Queimada Grande

Ilha de Queimada Grande

A ilha é formada por um maciço rochoso com superfície de 430.000 m2, dotada de vegetação arbustiva e arbórea, não havendo praias em seu entorno. De topografia irregular é caracterizada por duas elevações, a primeira mais plana onde está localizado o farol e a segunda, atinge uma altitude de 206m.

O nome Queimada Grande surgiu a partir da técnica de atear fogo na mata costeira para afugentar as serpentes, utilizada pelos antigos pescadores, quando necessitavam desembarcar em terra firme. Durante o trajeto é comum a avistagem de baleias de Bryde e grupos de golfinhos.

Principais Pontos

Naufrágio Tocantins

Cargueiro brasileiro, com 114 metros de comprimento, casco de aço e propulsão à vapor. Naufragou em 30/08/1933 por motivo de mau tempo. Apesar de informações históricas afirmarem que ao entrar em contato com a água, a caldeira principal do navio teria explodido, todas as caldeiras encontram-se perfeitamente intactas no fundo.

Os destroços estão perpendiculares ao costão com a proa virada para sudoeste. A estrutura principal do navio está mantida, com exceção da popa, que partida, repousa à boreste no final dos destroços, porém ainda com parte do casario, hélice, parte do leme e o volante do leme. Aparentemente, à frente do porão de proa, o navio se quebrou, apresentando-se em profundidades diferentes. A maioria dos fragmentos do casco e outras partes dos destroços estão tombados à boreste.

Saco do Bananal

Fundo rochoso com muitas passagens e tocas, presença predominante de corais do tipo cérebro e "baba-de-boi" (Palythoa sp), cardumes de pequenos peixes recifais. Ponto indicado aos mergulhadores pouco experientes ou para treinamentos de cursos de mergulho. Profundidade: 6 a 18m

Saco do Farol

Pequena área circular abrigada e com fundo arenoso e rochoso, formando tocas e passagens, com abundante fauna recifal, principalmente pequenos peixes e invertebrados. As formações apresentam bom apelo visual e agradam os mergulhadores em geral. Profundidade: 12 a 30m.

Paredão

Parede rochosa vertical que desce desde a porção emersa da ilha até cerca de 25m de profundidade.

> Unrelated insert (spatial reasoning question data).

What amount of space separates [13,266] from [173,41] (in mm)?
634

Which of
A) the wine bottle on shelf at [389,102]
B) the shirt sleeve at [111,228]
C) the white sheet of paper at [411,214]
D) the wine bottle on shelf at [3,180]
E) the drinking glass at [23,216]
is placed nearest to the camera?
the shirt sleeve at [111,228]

Afastando-se para as laterais, em ambos os lados, blocos rochosos formam tocas e passagens próximas de fundo arenoso, algumas com penetração, possível devido à formação de salões internos bastante amplos.

Além da fauna recifal habitual, garoupas, ciobas e moreias são frequentes. A parada da embarcação neste ponto depende do sentido e intensidade da ondulação, além dos ventos, pois as condições de abrigo são desfavoráveis. Profundidade máxima de 25m.